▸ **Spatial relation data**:
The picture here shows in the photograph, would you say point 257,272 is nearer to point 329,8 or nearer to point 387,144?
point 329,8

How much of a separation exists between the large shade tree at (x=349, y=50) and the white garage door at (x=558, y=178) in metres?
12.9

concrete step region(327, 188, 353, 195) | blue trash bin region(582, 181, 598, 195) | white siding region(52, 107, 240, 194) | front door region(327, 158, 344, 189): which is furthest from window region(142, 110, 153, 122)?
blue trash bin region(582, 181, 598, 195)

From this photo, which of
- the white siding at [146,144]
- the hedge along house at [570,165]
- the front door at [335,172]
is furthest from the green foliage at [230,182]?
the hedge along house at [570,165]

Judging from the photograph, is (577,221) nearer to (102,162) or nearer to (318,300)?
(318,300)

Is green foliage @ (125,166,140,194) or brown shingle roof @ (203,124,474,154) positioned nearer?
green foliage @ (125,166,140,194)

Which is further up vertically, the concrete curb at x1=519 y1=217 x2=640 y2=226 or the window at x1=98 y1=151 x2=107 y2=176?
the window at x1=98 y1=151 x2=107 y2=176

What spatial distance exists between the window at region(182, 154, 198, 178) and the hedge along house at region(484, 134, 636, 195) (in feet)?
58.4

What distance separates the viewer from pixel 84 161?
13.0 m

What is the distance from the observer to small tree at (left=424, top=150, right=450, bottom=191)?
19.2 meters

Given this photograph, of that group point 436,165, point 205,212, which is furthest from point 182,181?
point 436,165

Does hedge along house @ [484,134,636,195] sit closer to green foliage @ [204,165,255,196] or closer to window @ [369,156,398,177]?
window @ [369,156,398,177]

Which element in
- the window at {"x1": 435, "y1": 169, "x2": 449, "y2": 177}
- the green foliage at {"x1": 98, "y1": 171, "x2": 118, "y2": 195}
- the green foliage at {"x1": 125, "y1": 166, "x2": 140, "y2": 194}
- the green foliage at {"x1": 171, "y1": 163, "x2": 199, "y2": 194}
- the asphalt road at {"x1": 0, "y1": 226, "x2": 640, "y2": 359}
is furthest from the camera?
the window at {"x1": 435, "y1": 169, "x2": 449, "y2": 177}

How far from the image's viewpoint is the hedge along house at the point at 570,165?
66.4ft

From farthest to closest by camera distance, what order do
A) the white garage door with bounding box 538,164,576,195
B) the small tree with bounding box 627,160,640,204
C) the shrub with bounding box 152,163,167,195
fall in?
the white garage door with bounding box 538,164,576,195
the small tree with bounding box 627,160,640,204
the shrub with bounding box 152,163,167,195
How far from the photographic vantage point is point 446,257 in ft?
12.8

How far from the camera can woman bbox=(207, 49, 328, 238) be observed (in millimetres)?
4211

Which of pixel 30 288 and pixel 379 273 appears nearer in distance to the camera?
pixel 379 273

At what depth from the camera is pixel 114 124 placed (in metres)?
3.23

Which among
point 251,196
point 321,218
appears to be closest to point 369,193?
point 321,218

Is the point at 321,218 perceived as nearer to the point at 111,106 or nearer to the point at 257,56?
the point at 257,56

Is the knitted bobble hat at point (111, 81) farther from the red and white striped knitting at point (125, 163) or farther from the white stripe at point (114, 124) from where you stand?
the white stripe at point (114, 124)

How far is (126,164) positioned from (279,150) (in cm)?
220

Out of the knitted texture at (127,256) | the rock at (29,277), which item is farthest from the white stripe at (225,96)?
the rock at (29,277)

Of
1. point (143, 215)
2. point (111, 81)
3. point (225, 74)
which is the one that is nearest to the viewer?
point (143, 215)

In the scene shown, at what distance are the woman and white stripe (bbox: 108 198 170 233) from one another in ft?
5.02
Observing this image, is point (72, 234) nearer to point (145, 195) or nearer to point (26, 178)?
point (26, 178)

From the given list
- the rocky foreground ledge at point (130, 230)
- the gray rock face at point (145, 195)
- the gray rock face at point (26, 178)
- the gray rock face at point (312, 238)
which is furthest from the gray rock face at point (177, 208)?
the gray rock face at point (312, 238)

▸ **Task to complete**:
Format every line of the records above as a single numbered list, omitting the blank lines.

▸ **Response**:
1. The picture here shows in the photograph, would you say point 257,272 is nearer to point 329,8 or nearer to point 387,144?
2. point 329,8
3. How much of a separation exists between the large shade tree at (x=349, y=50) and the white garage door at (x=558, y=178) in metres?
4. 12.9
5. concrete step region(327, 188, 353, 195) | blue trash bin region(582, 181, 598, 195) | white siding region(52, 107, 240, 194) | front door region(327, 158, 344, 189): which is furthest from window region(142, 110, 153, 122)?
6. blue trash bin region(582, 181, 598, 195)
7. From this photo, which of
8. - the white siding at [146,144]
9. - the hedge along house at [570,165]
10. - the front door at [335,172]
11. is furthest from the green foliage at [230,182]?
12. the hedge along house at [570,165]
13. Judging from the photograph, is (577,221) nearer to (102,162) or nearer to (318,300)?
14. (318,300)
15. Is green foliage @ (125,166,140,194) or brown shingle roof @ (203,124,474,154) positioned nearer?
16. green foliage @ (125,166,140,194)
17. Which is further up vertically, the concrete curb at x1=519 y1=217 x2=640 y2=226 or the window at x1=98 y1=151 x2=107 y2=176?
18. the window at x1=98 y1=151 x2=107 y2=176
19. What spatial distance exists between the window at region(182, 154, 198, 178) and the hedge along house at region(484, 134, 636, 195) (in feet)?
20. 58.4
21. What distance separates the viewer from pixel 84 161?
22. 13.0 m
23. What is the distance from the observer to small tree at (left=424, top=150, right=450, bottom=191)?
24. 19.2 meters
25. Given this photograph, of that group point 436,165, point 205,212, which is furthest from point 182,181?
26. point 436,165
27. Does hedge along house @ [484,134,636,195] sit closer to green foliage @ [204,165,255,196] or closer to window @ [369,156,398,177]?
28. window @ [369,156,398,177]
29. Which element in
30. - the window at {"x1": 435, "y1": 169, "x2": 449, "y2": 177}
31. - the green foliage at {"x1": 98, "y1": 171, "x2": 118, "y2": 195}
32. - the green foliage at {"x1": 125, "y1": 166, "x2": 140, "y2": 194}
33. - the green foliage at {"x1": 171, "y1": 163, "x2": 199, "y2": 194}
34. - the asphalt road at {"x1": 0, "y1": 226, "x2": 640, "y2": 359}
35. is furthest from the camera?
36. the window at {"x1": 435, "y1": 169, "x2": 449, "y2": 177}
37. How far from the image's viewpoint is the hedge along house at the point at 570,165?
38. 66.4ft
39. From farthest to closest by camera distance, what order do
40. A) the white garage door with bounding box 538,164,576,195
41. B) the small tree with bounding box 627,160,640,204
42. C) the shrub with bounding box 152,163,167,195
43. fall in?
44. the white garage door with bounding box 538,164,576,195
45. the small tree with bounding box 627,160,640,204
46. the shrub with bounding box 152,163,167,195
47. How far from the photographic vantage point is point 446,257 in ft?
48. 12.8
49. How far from the camera can woman bbox=(207, 49, 328, 238) be observed (in millimetres)?
50. 4211
51. Which of pixel 30 288 and pixel 379 273 appears nearer in distance to the camera?
52. pixel 379 273
53. At what depth from the camera is pixel 114 124 placed (in metres)?
54. 3.23
55. Which among
56. point 251,196
57. point 321,218
58. appears to be closest to point 369,193?
59. point 321,218
60. Is the point at 321,218 perceived as nearer to the point at 111,106 or nearer to the point at 257,56?
61. the point at 257,56
62. Is the knitted bobble hat at point (111, 81) farther from the red and white striped knitting at point (125, 163) or farther from the white stripe at point (114, 124) from where you stand?
63. the white stripe at point (114, 124)
64. How far is (126,164) positioned from (279,150) (in cm)?
65. 220
66. Out of the knitted texture at (127,256) | the rock at (29,277), which item is farthest from the white stripe at (225,96)?
67. the rock at (29,277)
68. Of
69. 1. point (143, 215)
70. 2. point (111, 81)
71. 3. point (225, 74)
72. which is the one that is nearest to the viewer?
73. point (143, 215)
74. In the scene shown, at what distance are the woman and white stripe (bbox: 108 198 170 233) from one another in ft?
75. 5.02
76. Observing this image, is point (72, 234) nearer to point (145, 195) or nearer to point (26, 178)?
77. point (26, 178)
78. From the given list
79. - the rocky foreground ledge at point (130, 230)
80. - the gray rock face at point (145, 195)
81. - the gray rock face at point (26, 178)
82. - the gray rock face at point (312, 238)
83. which is furthest from the gray rock face at point (177, 208)?
84. the gray rock face at point (312, 238)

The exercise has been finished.